What is the deterministic box that defines the limits of cancer progression? Dalgleish  proposed that immune system variables play a very important role in defining the systemic deterministic environment. There is considerable supporting evidence for this view, beginning with the correlation between immunosuppression and cancer incidence rates. However, there are additional systemic factors that may be equally important, including chronic inflammation and mitochondrial dysfunction/ROS levels associated with aging. In fact, immune system functions are intimately linked to REDOX metabolism. It is well-known that radiation and some chemotherapy drugs exert their anti-cancer effects via oxidative stress. In addition, it has been argued that anti-oxidants may actually decrease their beneficial therapeutic effects by interfering with their effects on redox parameters. Supplemental anti-oxidants may protect tumor cells against chemotherapy and radiotherapy induced cell death, thus reducing patient survival rates. One the other hand, there is a significant amount of data to support the anti-cancer preventive effects of diets rich in anti-oxidants.

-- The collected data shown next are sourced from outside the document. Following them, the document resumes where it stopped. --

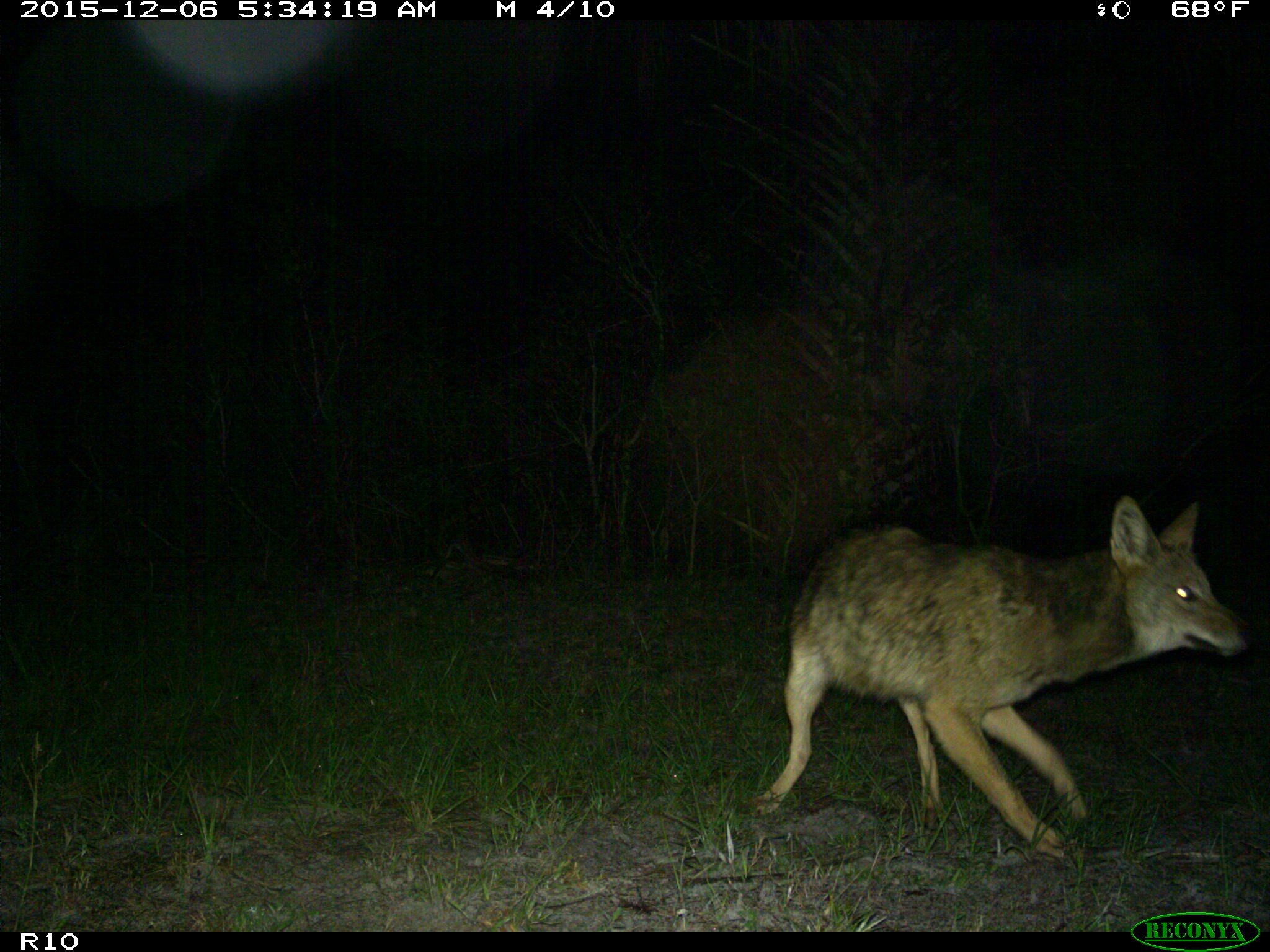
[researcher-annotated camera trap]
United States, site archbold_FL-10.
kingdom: Animalia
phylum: Chordata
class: Mammalia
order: Carnivora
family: Canidae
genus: Canis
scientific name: Canis latrans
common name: coyote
Canis latrans (coyote).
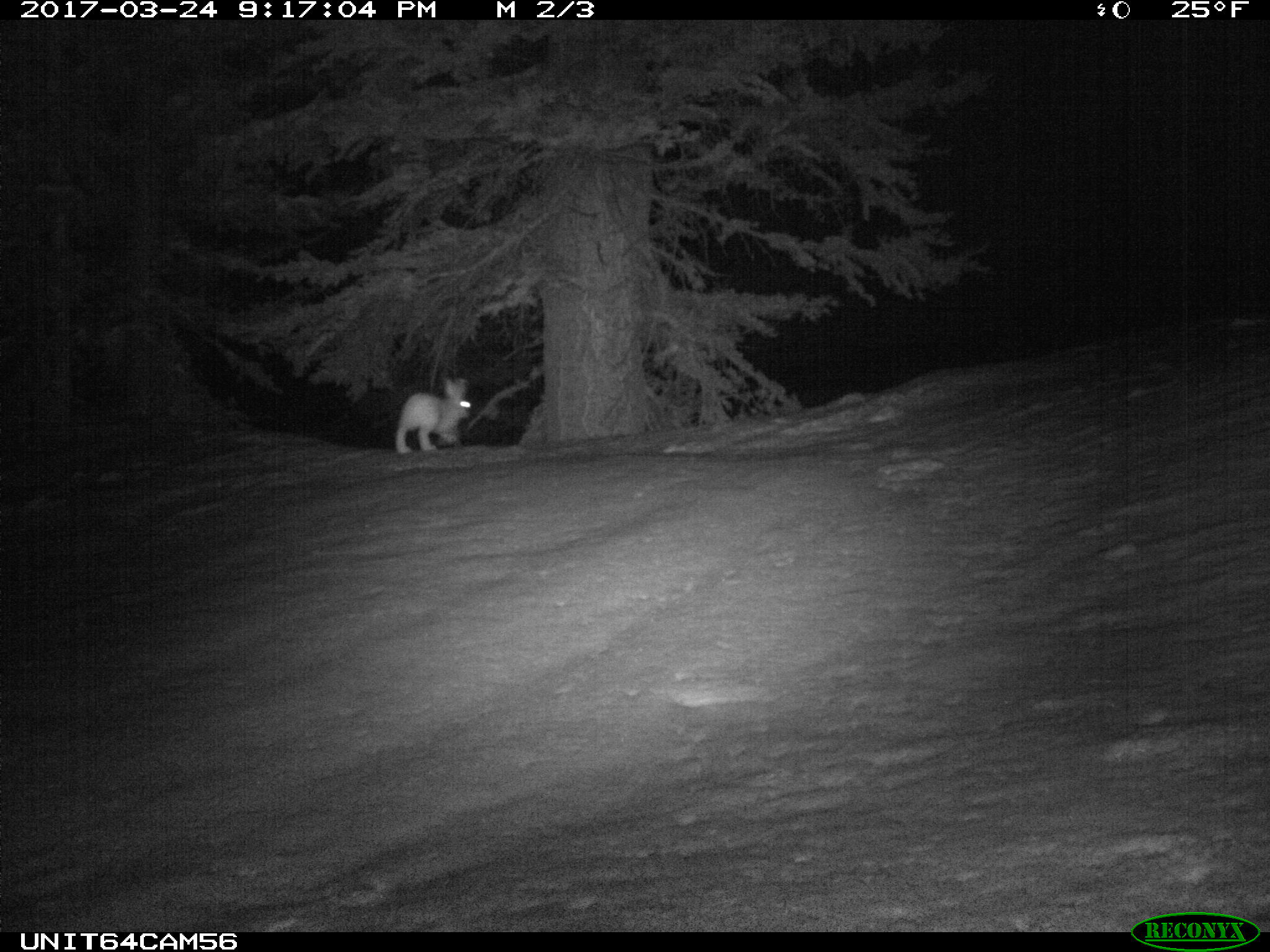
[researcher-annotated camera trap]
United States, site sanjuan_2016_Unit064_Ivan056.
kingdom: Animalia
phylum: Chordata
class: Mammalia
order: Lagomorpha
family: Leporidae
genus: Lepus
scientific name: Lepus americanus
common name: snowshoe hare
Lepus americanus (snowshoe hare).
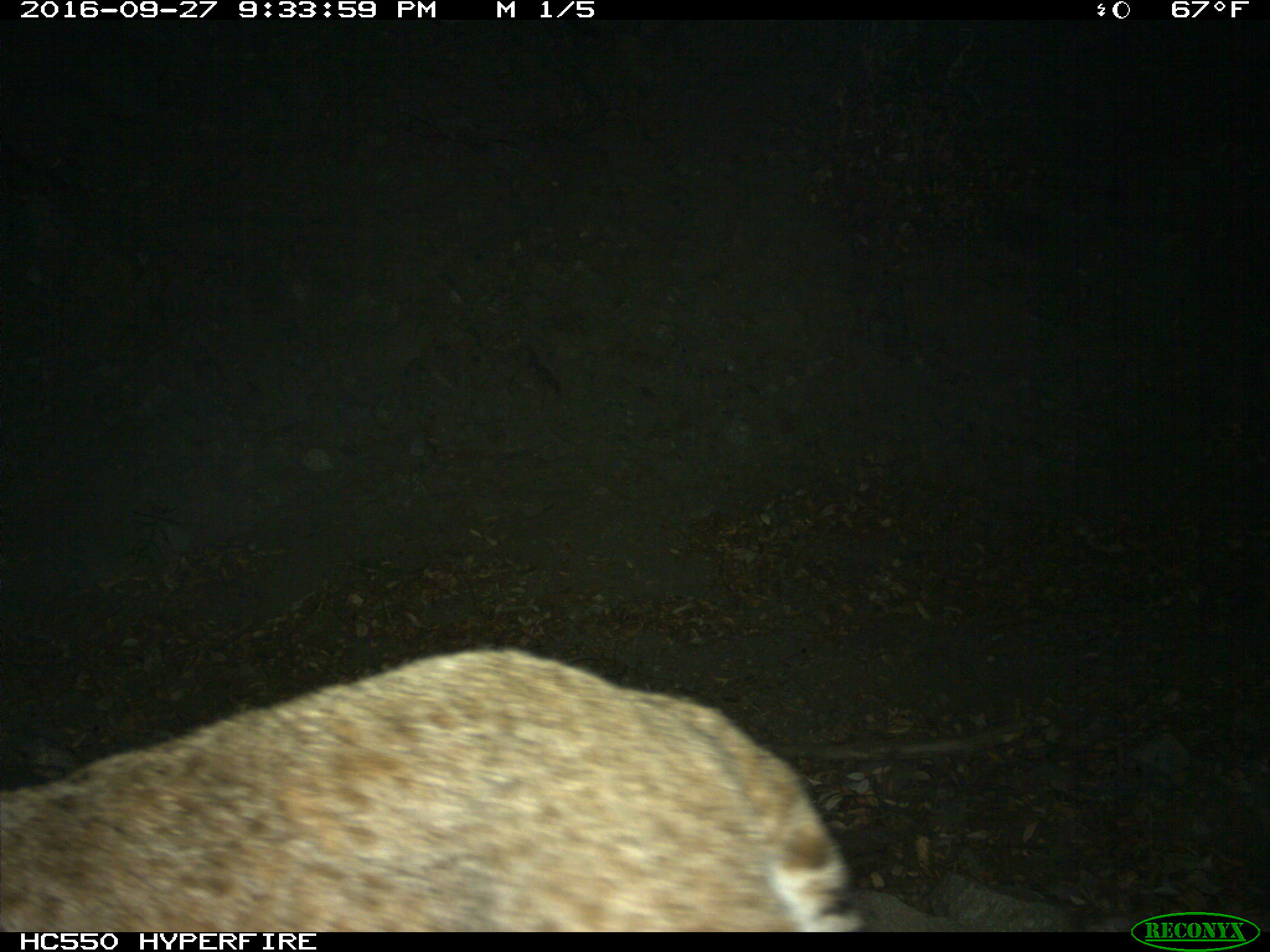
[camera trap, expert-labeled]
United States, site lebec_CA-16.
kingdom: Animalia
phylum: Chordata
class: Mammalia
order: Carnivora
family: Felidae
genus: Lynx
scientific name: Lynx rufus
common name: bobcat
Lynx rufus (bobcat).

These apparently paradoxical observations may be reconciled if one applies the non-linear deterministic model of oncogenesis and disease progression driven by redox parameters that directly impact cellular bioenergetic mechanisms. Just as oxidizing agents are used in chemotherapy to exacerbate oxidative stress, perhaps anti-oxidants exert anti-cancer effects in the same way-by exacerbating oxidative stress to induce cell death. This model would explain the documented anti-cancer effects of some anti-oxidants as well as their selective cytotoxicity in tumor cells versus normal cells.
Moreover, this model proposes that ROS play central role in tumor formation and progression, both of which require altered energy metabolism. ROS initiate glycolytic activation coincidental with mitochondrial aerobic energy reduction as the basis of the Warburg effect. Anti-oxidants block these bioenergetic changes responsible for tumor formation/progression.

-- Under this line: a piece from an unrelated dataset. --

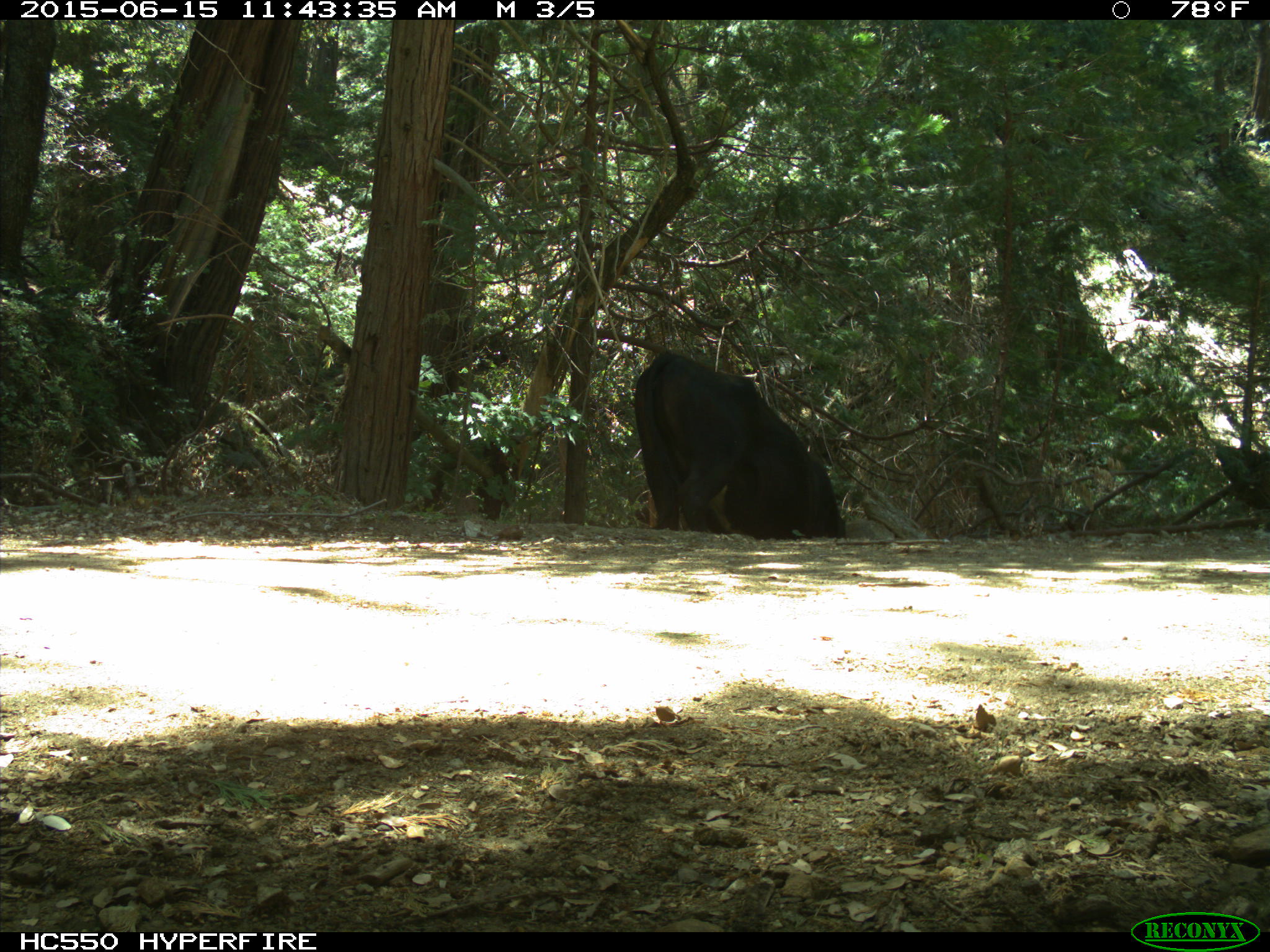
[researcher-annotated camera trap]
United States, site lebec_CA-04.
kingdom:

The relationship between chaos and cancer suggests that therapeutic approaches that target chaotic tumor growth and/or specific gene dysfunction may be insufficient to induce the longterm remission of many cancers, particularly later stage cancers that involve multiple chromosome/gene mutations and highly anaplastic growth patterns. Perhaps greater focus should be placed on targeting the “deterministic box” that shapes the ultimate disease trajectory. Non-linear redox parameters may both initiate and set deterministic limits of cell survival/death phenomena. The preventive effects of antioxidants may, therefore, result from their stabilizing effects on ROS/ redox equilibrium. Moreover, exacerbation of ROS imbalances may be an important therapeutic mechanism in the treatment of advanced cancer. To paraphrase Paget, “the seed cannot exist without the soil”. Thus, on this biological stage, it is imperative to target the deterministic, systemic box that pulls its silent strings around the tumor cells to determine their path and the way the story ends.